Extract

--- START ---

I recently saw personal photos taken in the home of Miklós Rózsa in Los Angeles, California in 1985. These snapshots stirred within me the marvelous memories of my own visits there with Dr. Rózsa on two occasions three years later.
The color photos herewith presented are from the personal collection of Mr. Scott Dawes of Austin, Texas USA, and appear here with his permission and through his kindness and courtesy. Click on a photo to open an enlarged version in a new window.
The numerous times on which I had the pleasure, the honor, of spending time with composer Miklós Rózsa represent significant moments for me. I'd have been a different person if I hadn't come to know Leonard Bernstein during my student days, and then to study his work. With Rózsa, however, I knew his music for years before I finally got the opportunity to meet the man himself in 1972, for the first time – thirteen years late but certainly none the worse for it. I saw and spent time with him frequently throughout the ensuing years, but I relate this meeting here because it was the last time I saw him. And I'm glad it was at his home.
A view of Miklos Rozsa's living room. The chair will look familiar to some Rozsa aficionados: it's the one in which the composer is sitting in the photo used on the cover of the RCA Stereo LP recording LSC-2802, "Rozsa Conducts Rozsa," containing the Theme, Variations & Finale, Three Hungarian Sketches, Concert Overture, and the Notturno Ungherese (Hungarian Nocturne).
In 1988 I traveled to California for the rehearsals and West Coast USA premiére in Los Angeles of Rózsa's Viola Concerto. I was there for eight days (for a New Yorker it's strange to walk about outdoors in shirtsleeves in January), and twice during that week Dr. Rózsa invited me to his home. Over the years countless people attended his concerts and many had the pleasure of personally making his acquaintance – but only the select have been privileged to enter the sanctuary of Rózsa's magnificent home. I'm very thankful I'm one of them. It would be understatement epitomized to say it was not the home of the average musician.

--- END ---

Data excerpt
--- START ---

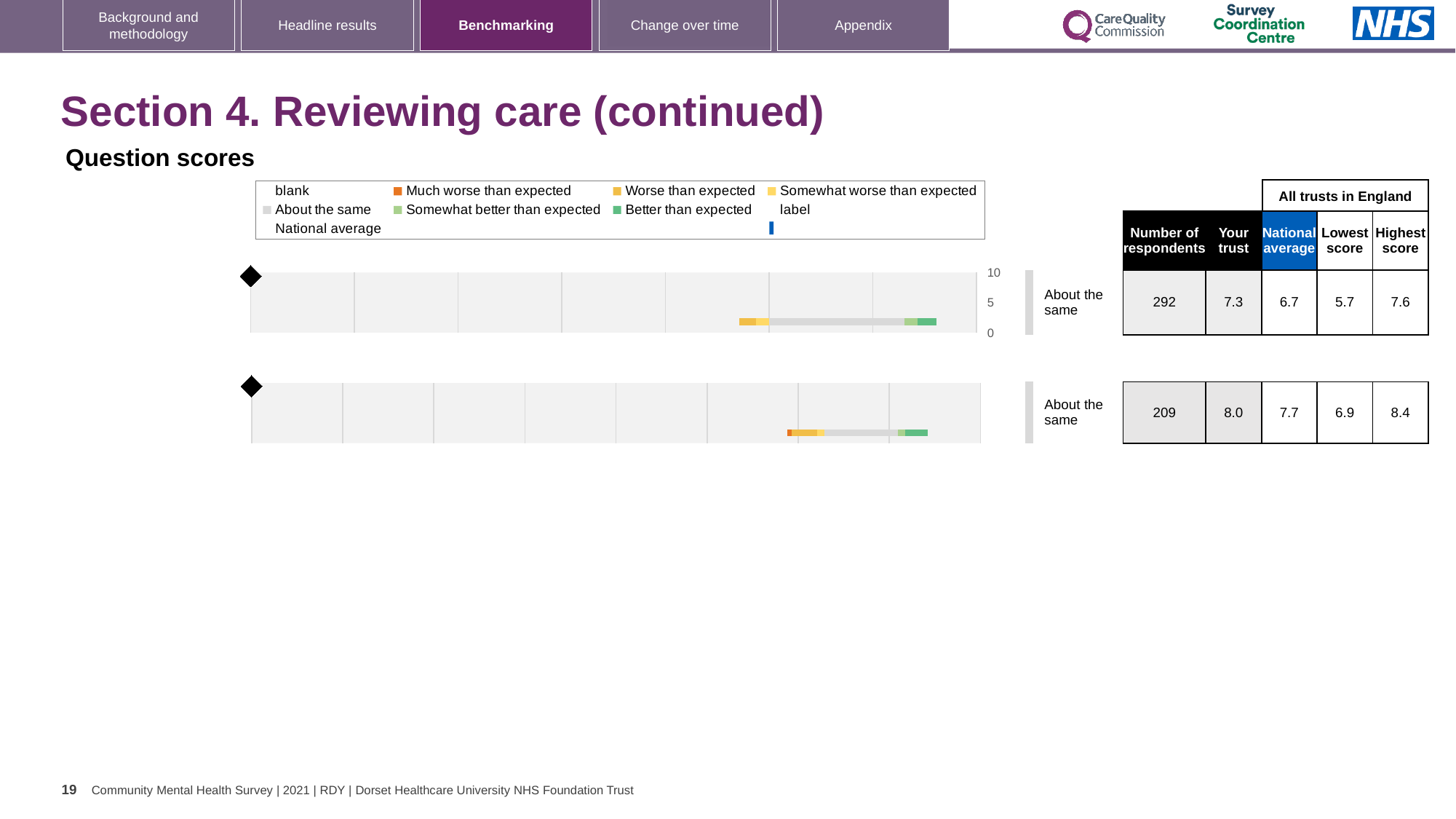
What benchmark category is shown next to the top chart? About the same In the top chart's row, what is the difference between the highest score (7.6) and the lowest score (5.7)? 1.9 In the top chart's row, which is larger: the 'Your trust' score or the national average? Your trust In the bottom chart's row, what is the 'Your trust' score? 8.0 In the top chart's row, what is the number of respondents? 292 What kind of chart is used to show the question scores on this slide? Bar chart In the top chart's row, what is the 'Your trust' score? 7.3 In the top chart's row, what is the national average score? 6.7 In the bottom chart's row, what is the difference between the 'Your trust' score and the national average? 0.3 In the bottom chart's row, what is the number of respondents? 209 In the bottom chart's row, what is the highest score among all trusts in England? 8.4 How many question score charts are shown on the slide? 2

--- END ---

Your assignment
Answer these questions from the text about Miklós Rózsa's home:
1. In what year did the writer first meet Rózsa?
2. Whose personal collection are the color photos from?
3. What work's rehearsals and West Coast USA premiere brought the writer to California in 1988?
Rely only on the text about Miklós Rózsa's home, not on the material.

Expected answer
1. 1972.
2. Mr. Scott Dawes of Austin, Texas USA.
3. Rózsa's Viola Concerto.